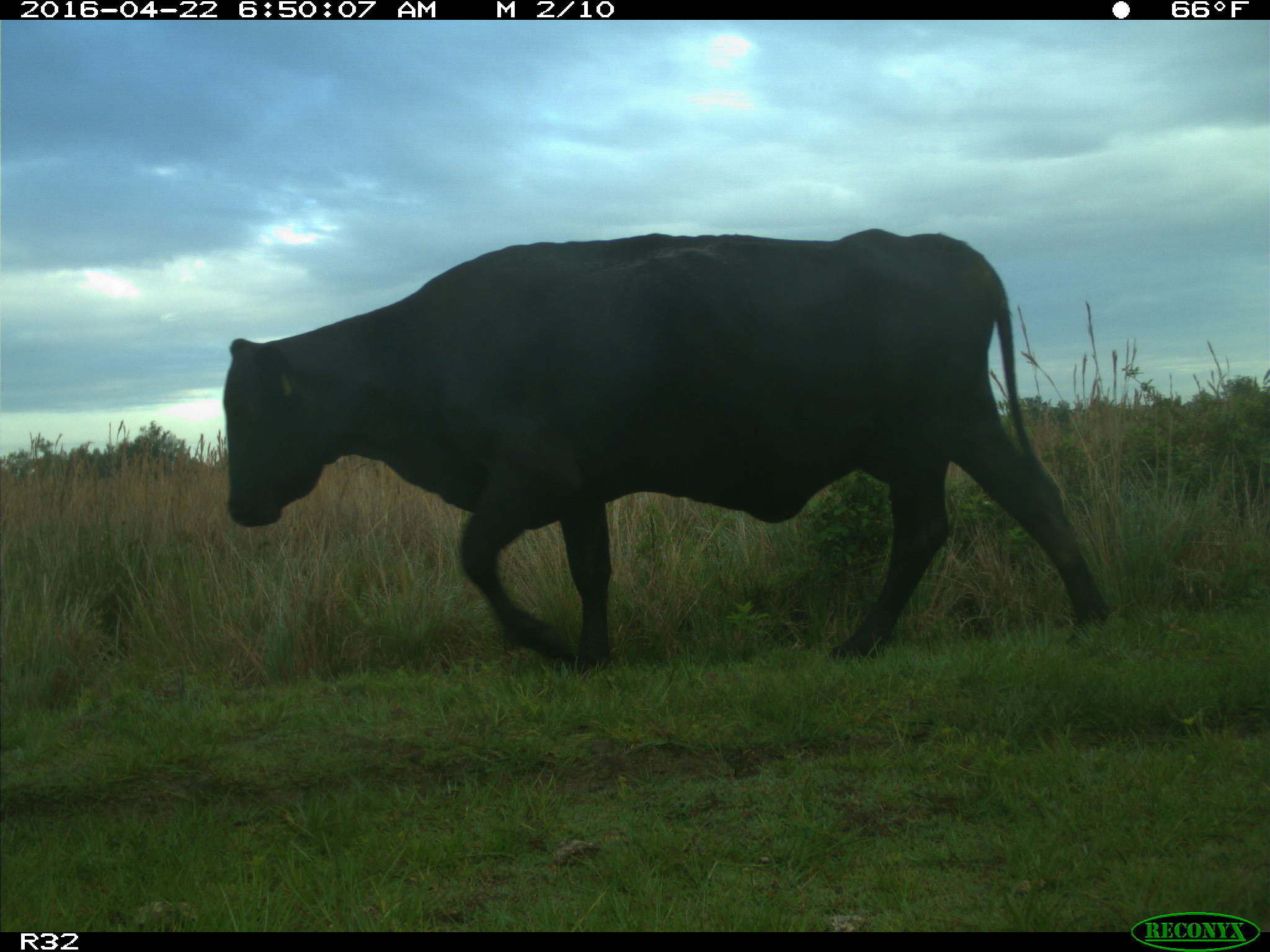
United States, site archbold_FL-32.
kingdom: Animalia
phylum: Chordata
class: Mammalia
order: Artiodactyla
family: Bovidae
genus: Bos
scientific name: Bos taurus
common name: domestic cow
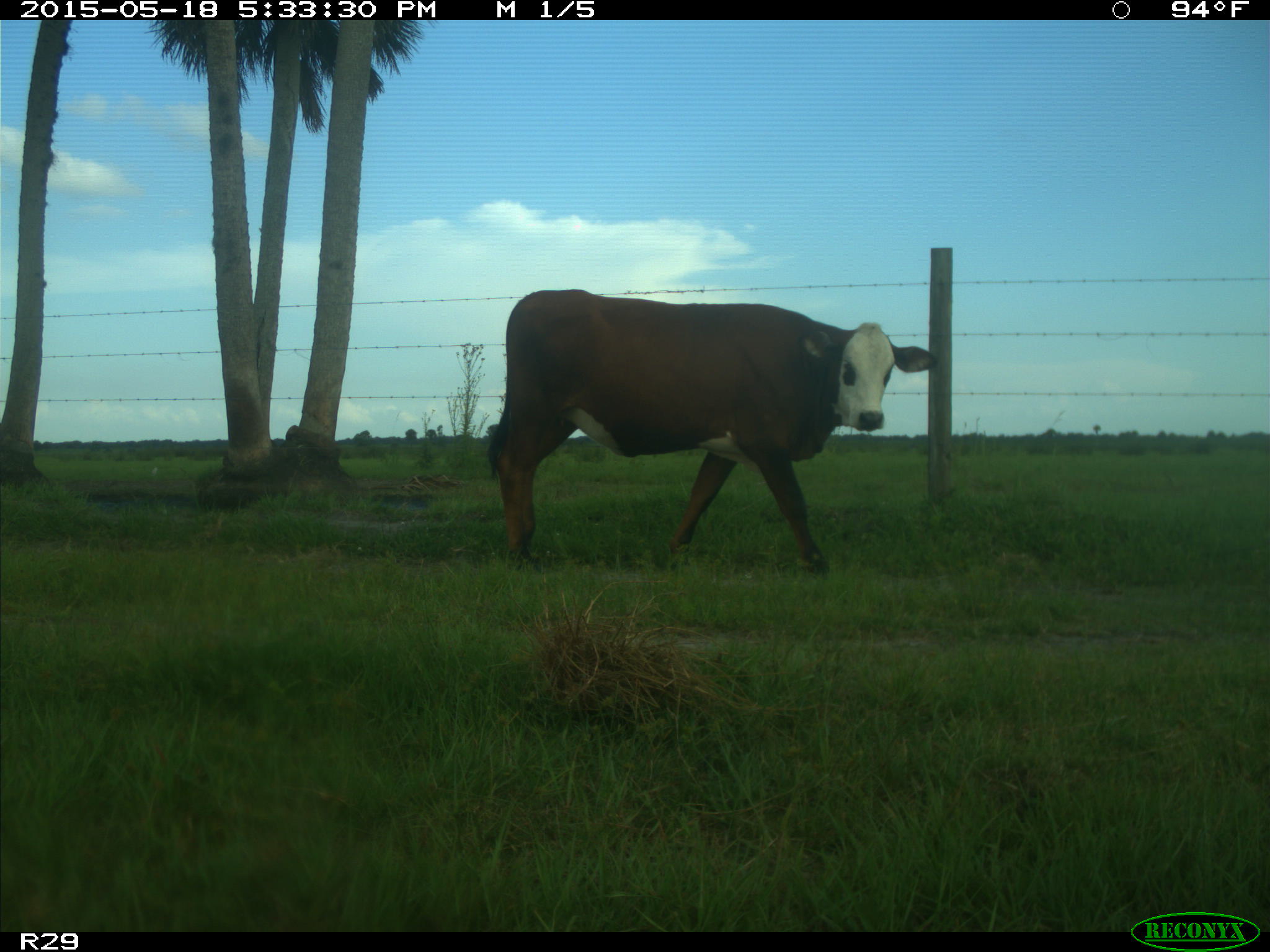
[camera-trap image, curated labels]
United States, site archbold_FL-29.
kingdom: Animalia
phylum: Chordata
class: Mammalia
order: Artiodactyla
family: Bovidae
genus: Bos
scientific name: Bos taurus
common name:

[EXERCISE OBJECTIVE]: Please write out every entry exactly, but skip the pictures.

[SOLUTION]:
United States, site archbold_FL-32.
kingdom: Animalia
phylum: Chordata
class: Mammalia
order: Artiodactyla
family: Bovidae
genus: Bos
scientific name: Bos taurus
common name: domestic cow
[camera-trap image, curated labels]
United States, site archbold_FL-29.
kingdom: Animalia
phylum: Chordata
class: Mammalia
order: Artiodactyla
family: Bovidae
genus: Bos
scientific name: Bos taurus
common name:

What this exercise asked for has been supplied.